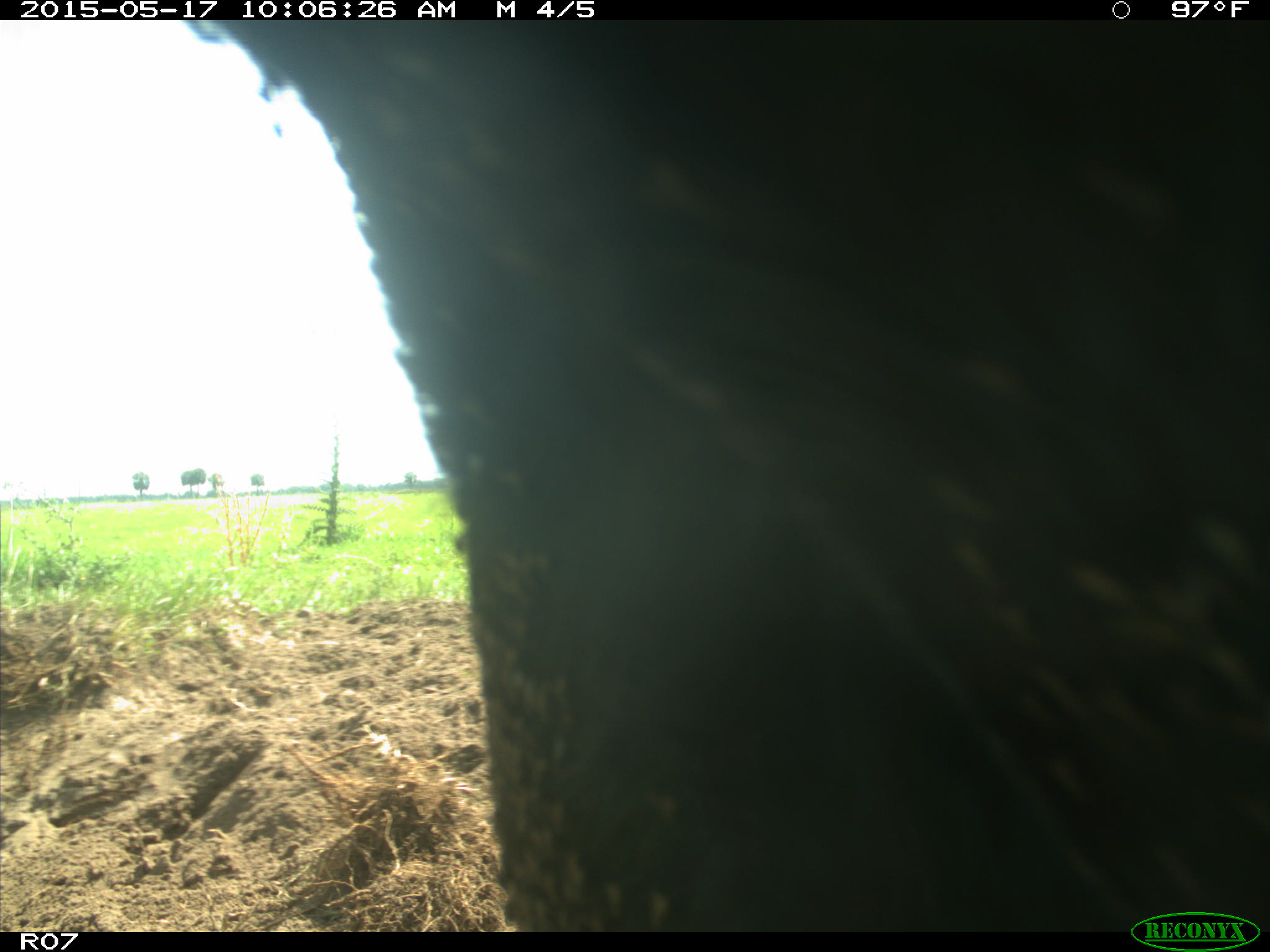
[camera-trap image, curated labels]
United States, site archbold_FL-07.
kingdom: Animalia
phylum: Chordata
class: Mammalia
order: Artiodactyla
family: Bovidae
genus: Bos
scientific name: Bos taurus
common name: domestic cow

________________________________________

▶ Exercise aim
Your output must be the exact lines from the one containing "class: Mammalia" through the end of the data above, both included, and nothing more.

▶ Answer for the task
class: Mammalia
order: Artiodactyla
family: Bovidae
genus: Bos
scientific name: Bos taurus
common name: domestic cow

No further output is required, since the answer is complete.